稲毛は、最初からそのテーラーを要人に押し付けるつもりだった。

要人もすぐに気づいた。


まあ、かまわない。

稲毛の意図はよくわからないが、目くじらを立てることじゃない。


「よろしくお願いします。」

要人の不敵な微笑を、稲毛は満足そうに見ていた。






貸倉庫の周辺に、不審な車は駐まっていなかった。

いつ来てもヤクザが見張ってたのに……。 

「ほら。キョロキョロしてんと。早く。行くで。」

稲毛に導かれ、要人は初めて貸倉庫に足を踏み入れた。


ココは、看板は「トランクルーム」だが、形式はレンタル収納スペースだ。

荷物の出し入れは、全て業者ではなく契約者が自分でする。


「貸倉庫かと思っていましたが、これ、貸コインロッカーですね。」

予想以上に小さなスペースだった。

「銀行の貸金庫みたいなもんやな。」

稲毛に促され、要人は預かっていた鍵で扉を開けた。

中には、何となく色褪せた百貨店の紙袋が1つだけ入っていた。


「……まあ、予想はしてたけど……手紙ぐらい入れとけっちゅうねん。なあ?」

紙袋をガサガサと開けて、稲毛は苦笑した。


「おっちゃんらしいわ。
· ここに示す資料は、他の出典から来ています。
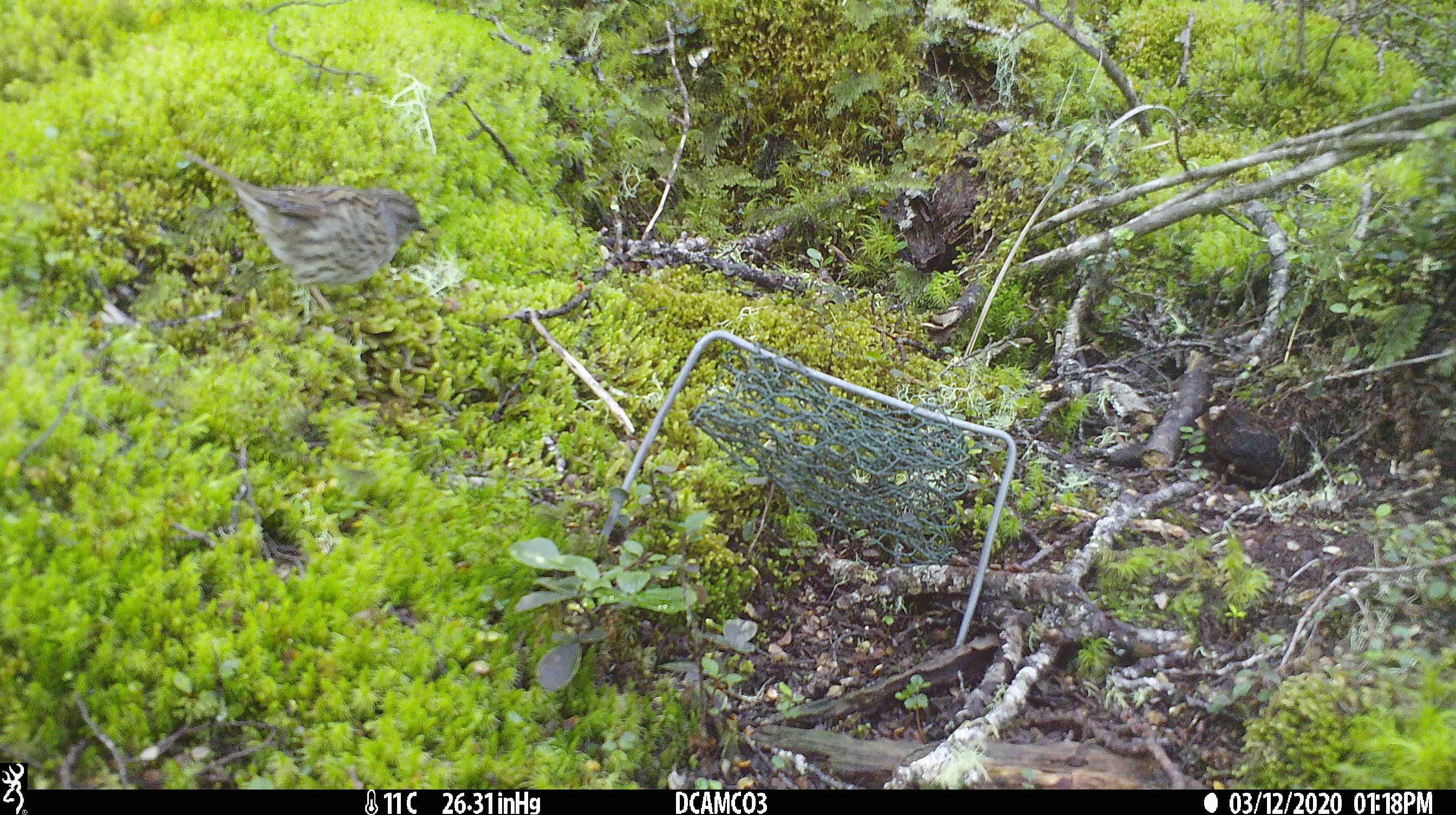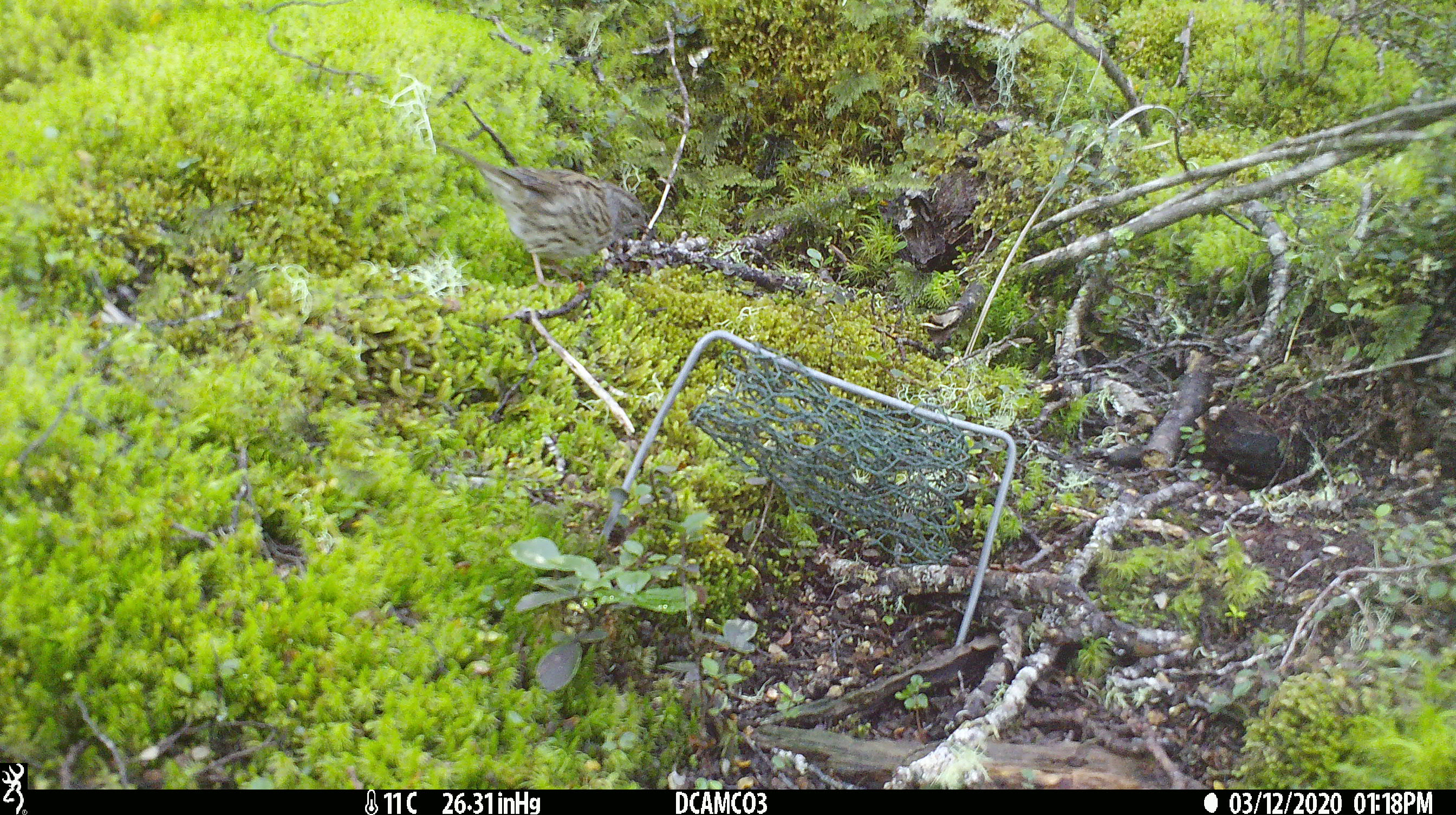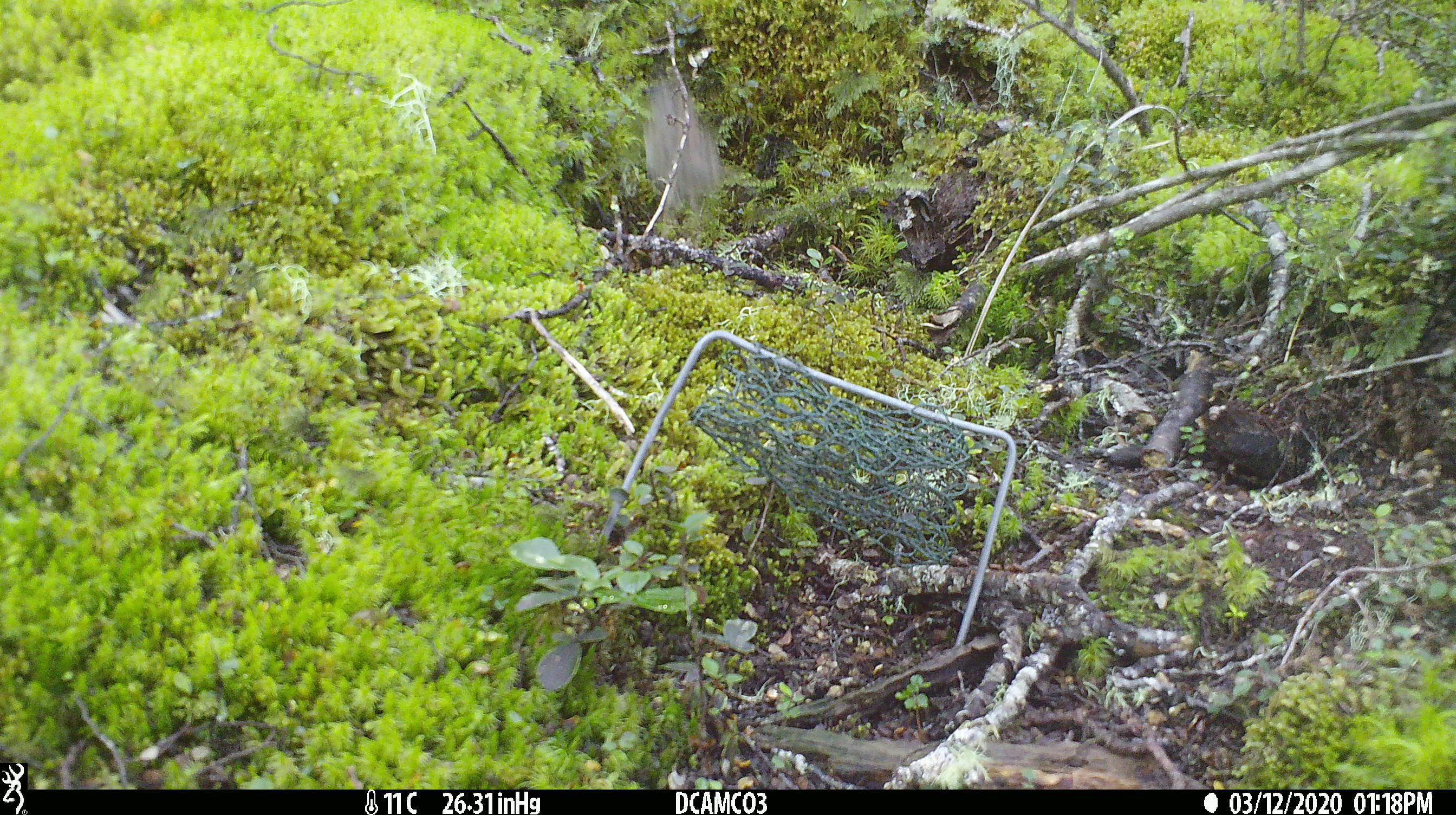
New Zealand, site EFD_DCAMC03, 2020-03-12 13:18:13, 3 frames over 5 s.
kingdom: Animalia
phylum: Chordata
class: Aves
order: Passeriformes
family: Prunellidae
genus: Prunella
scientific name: Prunella modularis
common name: dunnock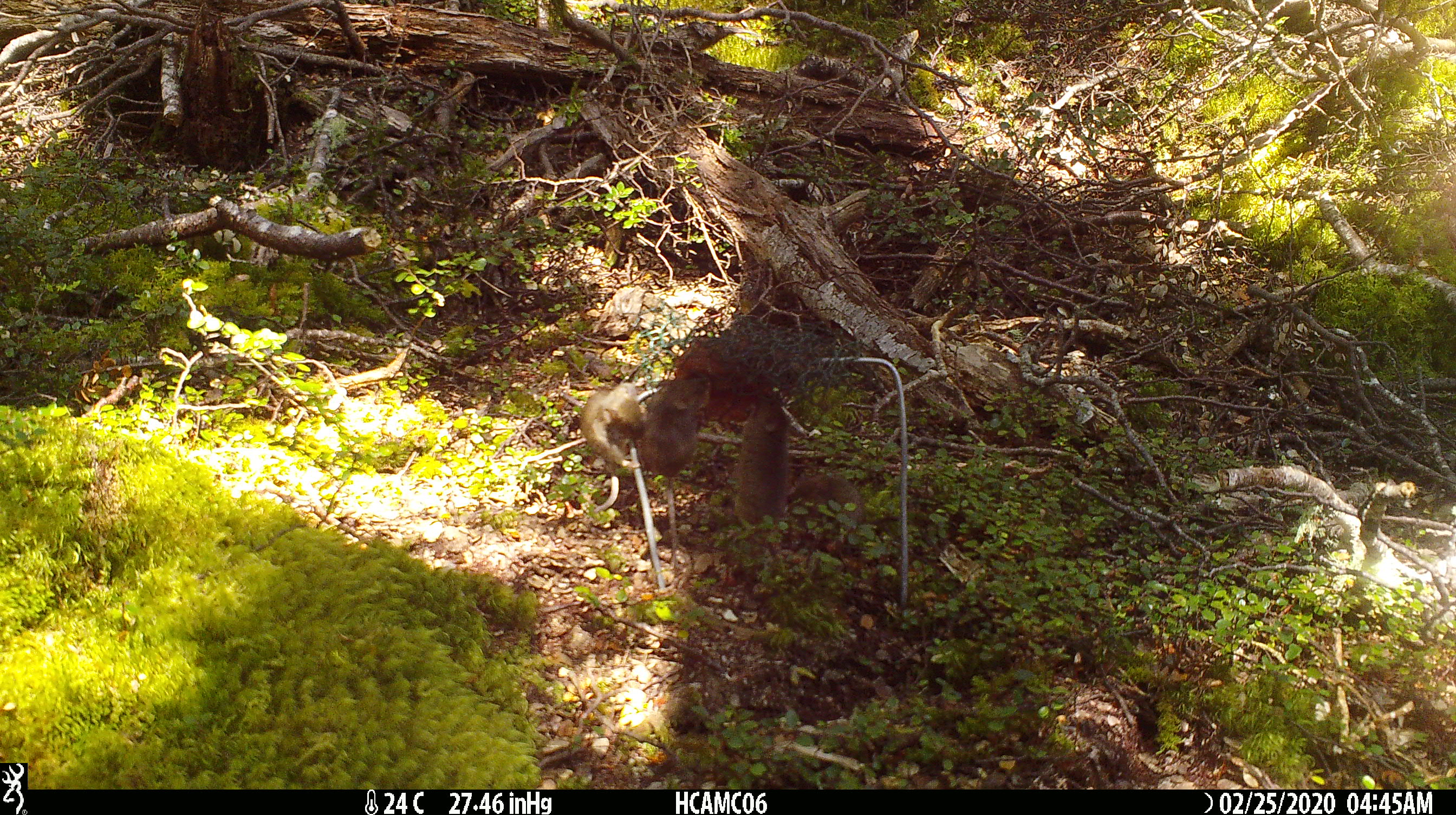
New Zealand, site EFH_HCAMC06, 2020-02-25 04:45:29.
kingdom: Animalia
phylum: Chordata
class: Mammalia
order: Rodentia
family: Muridae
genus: Mus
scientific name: Mus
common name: mouse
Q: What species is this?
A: Mouse (Mus).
」

要人はおとなしく、稲毛が中身を物色するのを一歩引いて見ていた。


稲毛は一通り目を通して選別すると、要人に小ぶりのファイルを手渡した。

「ほら。これや。煮るなり焼くなり、好きにし。」

「あとは、処分されるのですか?」

要人が尋ねると、稲毛は頭を掻いた。


「いや……囮(おとり)?……すまんな。もう大丈夫や思ててんけど……若いモンがウロウロしてるわ。……俺がコレ持って1人で先に出るわ。」

稲毛はあかり取りの小さな窓を指さした。


「え……。」

「何の役にもたたんやろになあ。まあ、欲しけりゃくれてやるわ。……いいか?俺が奪われるか、連れて行かれるかしてから、ぼんは出るんやで。……念の為に、それは、隠して。ほな、お先。」


稲毛は唖然とする要人を置いて、さっさと建物を出て行ってしまった。